• _TASK TO CARRY OUT_: Please copy out every line of the listing below in which the word "trap" appears.

• _RECORDED DATA_:
=====

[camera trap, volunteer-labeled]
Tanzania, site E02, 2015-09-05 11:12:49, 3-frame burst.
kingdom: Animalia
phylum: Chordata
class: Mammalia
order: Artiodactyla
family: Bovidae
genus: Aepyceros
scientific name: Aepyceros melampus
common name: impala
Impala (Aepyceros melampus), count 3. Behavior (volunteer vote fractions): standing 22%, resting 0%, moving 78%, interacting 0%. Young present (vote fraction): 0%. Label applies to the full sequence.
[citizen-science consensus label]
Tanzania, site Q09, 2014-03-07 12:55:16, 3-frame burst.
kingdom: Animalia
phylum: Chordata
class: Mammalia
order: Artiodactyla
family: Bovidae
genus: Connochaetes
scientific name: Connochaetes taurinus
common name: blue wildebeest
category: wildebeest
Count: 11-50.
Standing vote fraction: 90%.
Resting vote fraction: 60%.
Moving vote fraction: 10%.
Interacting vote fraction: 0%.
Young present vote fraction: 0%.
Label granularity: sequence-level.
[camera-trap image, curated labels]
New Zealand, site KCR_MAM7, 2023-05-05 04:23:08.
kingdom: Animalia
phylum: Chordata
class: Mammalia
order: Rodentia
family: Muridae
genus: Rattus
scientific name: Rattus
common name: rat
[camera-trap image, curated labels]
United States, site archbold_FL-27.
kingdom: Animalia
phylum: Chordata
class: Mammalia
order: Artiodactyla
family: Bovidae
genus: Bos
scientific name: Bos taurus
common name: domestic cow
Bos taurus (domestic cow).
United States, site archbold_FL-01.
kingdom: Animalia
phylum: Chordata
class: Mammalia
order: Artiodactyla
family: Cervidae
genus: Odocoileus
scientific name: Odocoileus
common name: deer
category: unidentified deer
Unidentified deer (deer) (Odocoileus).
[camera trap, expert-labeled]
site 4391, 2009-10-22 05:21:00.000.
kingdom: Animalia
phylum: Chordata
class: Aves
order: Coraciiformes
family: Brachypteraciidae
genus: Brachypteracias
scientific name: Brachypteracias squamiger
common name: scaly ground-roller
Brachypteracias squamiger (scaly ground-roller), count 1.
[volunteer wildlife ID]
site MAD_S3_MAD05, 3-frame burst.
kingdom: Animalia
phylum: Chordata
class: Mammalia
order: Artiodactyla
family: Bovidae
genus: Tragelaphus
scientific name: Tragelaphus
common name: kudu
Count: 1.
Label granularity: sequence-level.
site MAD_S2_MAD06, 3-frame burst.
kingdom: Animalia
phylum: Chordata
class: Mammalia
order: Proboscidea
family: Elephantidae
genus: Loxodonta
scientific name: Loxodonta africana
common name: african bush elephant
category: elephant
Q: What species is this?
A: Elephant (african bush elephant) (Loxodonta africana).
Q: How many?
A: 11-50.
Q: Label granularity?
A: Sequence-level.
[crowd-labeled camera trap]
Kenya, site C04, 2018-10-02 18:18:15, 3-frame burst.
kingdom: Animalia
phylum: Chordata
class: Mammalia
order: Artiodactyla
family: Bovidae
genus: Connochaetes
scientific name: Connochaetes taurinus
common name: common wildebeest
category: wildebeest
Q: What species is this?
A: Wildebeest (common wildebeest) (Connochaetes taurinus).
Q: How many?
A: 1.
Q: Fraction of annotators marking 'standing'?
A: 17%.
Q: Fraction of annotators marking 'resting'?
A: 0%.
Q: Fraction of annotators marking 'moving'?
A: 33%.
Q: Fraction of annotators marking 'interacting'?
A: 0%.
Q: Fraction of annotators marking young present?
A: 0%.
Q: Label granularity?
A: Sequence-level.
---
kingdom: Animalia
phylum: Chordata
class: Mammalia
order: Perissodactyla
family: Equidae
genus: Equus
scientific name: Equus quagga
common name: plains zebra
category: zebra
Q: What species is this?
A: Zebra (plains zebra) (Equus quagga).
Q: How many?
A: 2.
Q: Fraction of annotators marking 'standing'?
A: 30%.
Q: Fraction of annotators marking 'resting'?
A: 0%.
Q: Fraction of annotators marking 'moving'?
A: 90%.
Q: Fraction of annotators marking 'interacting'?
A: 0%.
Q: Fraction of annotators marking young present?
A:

=====

• _REPLY_:
[camera trap, volunteer-labeled]
[camera-trap image, curated labels]
[camera-trap image, curated labels]
[camera trap, expert-labeled]
[crowd-labeled camera trap]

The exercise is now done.